In a deal with prosecutors, adult charges, which included attempted aggravated murder, were dropped. Grant Acord, 17, yesterday admitted to six counts of manufacture of a destructive device and two counts of unlawful use of a weapon.
Citing the results of a psychological evaluation, which were not disclosed, prosecutors, the judge and defense attorney agreed the matter appropriately belonged in juvenile court.
Police arrested Acord last year after receiving a tip from Truman Templeton, a West Albany High School classmate. Acord wrote detailed plans to "shoot and throw bombs throughout the school" and then kill himself, authorities said.
Templeton's mother, Leslie Templeton, said after the hearing that it was appropriate to transfer the case to juvenile court.
Also Read
The plans, which included a step-by-step itinerary for an attack, were written in notebooks that were found hidden beneath the floorboards in the teen's bedroom, along with two pipe bombs, two Molotov cocktails and at least two Drano bombs, police said last year.

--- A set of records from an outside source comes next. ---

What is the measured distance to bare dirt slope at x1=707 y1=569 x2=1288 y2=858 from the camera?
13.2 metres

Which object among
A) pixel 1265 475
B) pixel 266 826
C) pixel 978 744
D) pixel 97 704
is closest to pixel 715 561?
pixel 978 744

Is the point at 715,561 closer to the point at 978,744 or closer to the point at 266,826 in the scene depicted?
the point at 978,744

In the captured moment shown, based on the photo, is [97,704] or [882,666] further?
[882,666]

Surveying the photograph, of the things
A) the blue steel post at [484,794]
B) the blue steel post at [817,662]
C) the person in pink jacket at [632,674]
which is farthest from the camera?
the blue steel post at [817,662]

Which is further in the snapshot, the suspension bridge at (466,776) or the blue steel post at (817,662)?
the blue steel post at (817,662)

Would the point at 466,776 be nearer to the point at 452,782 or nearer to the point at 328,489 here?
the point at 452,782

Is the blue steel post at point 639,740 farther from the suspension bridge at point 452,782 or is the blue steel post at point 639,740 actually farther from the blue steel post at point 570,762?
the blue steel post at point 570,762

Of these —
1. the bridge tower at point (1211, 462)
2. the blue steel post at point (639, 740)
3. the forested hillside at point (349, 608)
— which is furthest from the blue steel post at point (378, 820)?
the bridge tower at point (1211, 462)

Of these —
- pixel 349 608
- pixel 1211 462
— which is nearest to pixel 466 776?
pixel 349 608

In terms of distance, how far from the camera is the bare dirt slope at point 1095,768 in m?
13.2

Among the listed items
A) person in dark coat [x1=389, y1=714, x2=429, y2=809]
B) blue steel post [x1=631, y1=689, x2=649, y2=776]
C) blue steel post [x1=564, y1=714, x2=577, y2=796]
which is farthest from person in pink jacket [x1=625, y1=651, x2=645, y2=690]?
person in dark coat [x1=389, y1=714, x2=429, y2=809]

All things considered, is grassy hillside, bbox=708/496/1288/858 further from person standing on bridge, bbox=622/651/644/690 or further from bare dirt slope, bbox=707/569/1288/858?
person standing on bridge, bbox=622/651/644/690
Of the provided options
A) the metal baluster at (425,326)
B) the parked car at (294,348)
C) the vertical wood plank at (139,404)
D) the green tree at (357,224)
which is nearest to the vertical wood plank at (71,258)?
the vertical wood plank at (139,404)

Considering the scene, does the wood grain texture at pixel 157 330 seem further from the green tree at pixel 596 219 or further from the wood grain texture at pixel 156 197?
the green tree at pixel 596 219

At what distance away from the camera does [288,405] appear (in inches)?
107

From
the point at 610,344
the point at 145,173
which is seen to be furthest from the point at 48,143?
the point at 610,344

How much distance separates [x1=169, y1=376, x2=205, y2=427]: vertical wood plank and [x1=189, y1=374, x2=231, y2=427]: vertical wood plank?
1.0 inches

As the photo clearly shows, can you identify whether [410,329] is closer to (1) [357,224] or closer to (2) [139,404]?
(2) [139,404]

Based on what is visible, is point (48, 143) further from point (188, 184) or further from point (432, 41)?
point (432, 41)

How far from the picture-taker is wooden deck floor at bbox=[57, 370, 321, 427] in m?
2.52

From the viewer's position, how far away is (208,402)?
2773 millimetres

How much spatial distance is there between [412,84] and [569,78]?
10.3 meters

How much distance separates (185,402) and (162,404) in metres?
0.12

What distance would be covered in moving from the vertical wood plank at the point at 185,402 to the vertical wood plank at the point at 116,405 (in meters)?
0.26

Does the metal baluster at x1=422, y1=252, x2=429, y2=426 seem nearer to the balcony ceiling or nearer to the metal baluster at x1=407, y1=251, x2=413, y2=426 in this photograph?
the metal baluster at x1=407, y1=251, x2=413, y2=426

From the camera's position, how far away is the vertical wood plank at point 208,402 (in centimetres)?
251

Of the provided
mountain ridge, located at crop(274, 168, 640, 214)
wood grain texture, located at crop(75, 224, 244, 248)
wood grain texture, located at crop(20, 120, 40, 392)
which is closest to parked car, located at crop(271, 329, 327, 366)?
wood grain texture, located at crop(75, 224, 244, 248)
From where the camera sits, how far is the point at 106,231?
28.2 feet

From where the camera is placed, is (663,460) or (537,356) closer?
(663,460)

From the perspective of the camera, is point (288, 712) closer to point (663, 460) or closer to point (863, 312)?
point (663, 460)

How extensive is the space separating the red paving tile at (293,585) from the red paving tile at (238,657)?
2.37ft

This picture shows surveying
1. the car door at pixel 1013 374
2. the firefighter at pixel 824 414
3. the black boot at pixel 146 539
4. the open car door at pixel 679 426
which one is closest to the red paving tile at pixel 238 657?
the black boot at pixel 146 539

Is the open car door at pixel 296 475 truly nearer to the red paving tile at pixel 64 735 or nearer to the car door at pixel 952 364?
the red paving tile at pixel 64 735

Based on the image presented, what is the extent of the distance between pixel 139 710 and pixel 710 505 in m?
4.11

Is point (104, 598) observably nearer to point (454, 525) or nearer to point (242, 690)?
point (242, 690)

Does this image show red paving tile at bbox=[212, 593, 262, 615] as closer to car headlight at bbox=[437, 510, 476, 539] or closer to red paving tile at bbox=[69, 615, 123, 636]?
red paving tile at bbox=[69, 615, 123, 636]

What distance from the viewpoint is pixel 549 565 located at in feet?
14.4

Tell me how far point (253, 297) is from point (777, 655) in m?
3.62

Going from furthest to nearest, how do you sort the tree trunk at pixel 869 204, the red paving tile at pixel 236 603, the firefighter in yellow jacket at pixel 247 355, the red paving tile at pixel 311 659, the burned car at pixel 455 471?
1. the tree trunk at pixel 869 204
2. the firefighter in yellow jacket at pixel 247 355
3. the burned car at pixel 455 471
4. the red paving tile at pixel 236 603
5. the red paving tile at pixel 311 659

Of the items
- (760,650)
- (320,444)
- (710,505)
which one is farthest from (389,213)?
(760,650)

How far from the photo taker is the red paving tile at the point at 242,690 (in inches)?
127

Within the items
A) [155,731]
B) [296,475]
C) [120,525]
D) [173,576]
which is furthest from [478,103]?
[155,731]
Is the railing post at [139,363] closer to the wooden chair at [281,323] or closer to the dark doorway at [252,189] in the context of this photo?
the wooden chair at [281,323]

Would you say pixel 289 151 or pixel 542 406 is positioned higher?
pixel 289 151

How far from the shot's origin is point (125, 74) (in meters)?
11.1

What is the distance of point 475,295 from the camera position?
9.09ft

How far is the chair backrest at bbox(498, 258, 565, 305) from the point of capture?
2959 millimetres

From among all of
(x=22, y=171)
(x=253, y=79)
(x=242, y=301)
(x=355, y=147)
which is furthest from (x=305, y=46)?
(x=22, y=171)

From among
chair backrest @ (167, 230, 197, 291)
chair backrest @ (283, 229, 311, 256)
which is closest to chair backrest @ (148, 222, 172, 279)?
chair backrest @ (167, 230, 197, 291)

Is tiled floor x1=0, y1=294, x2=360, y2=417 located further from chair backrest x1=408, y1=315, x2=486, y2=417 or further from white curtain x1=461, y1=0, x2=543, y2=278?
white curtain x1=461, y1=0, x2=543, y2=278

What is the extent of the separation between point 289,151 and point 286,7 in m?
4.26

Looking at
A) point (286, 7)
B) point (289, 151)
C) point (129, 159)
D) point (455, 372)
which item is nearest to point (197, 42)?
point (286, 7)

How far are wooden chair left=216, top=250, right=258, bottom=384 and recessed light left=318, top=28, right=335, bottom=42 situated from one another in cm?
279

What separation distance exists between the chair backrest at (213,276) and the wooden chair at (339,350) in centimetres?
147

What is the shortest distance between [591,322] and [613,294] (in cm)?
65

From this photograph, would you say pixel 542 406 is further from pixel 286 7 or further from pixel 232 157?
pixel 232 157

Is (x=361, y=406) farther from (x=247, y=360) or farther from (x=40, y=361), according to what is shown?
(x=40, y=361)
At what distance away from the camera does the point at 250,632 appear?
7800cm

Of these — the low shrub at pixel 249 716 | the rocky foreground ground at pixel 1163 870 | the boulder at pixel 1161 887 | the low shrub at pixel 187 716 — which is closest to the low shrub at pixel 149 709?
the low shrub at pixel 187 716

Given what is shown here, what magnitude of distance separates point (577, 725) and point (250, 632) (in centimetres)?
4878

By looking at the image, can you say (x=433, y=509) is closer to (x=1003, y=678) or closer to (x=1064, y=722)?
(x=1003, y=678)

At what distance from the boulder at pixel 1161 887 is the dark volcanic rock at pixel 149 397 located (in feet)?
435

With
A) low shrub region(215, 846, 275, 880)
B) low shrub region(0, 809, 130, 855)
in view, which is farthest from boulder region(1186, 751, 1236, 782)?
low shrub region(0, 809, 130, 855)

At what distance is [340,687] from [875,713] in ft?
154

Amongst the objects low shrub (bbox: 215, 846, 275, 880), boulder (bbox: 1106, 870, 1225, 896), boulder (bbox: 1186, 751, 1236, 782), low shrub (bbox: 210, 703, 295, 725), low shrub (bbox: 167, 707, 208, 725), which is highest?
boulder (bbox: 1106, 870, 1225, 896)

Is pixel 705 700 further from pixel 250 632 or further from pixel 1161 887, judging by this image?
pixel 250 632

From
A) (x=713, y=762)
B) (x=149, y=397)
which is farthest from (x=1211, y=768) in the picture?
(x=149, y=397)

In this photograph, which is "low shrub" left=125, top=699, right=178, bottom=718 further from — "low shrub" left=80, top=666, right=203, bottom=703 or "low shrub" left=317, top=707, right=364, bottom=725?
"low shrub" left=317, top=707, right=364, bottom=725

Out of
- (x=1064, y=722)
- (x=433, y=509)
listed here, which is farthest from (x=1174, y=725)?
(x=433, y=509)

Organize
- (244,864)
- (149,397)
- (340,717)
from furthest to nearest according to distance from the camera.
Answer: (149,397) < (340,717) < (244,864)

A detective wrote that the notebooks indicate Acord "compares himself to both Eric Harris and Dylan Klebold," the teenagers who killed 13 people at Columbine High School in Colorado in 1999 before turning their guns on themselves.
Before reaching a deal with prosecutors, Acord had been planning an insanity defense. His defense attorney, Jennifer Nash, had argued that Acord can distinguish right from wrong, but he was unable to follow the law because of a mental disorder.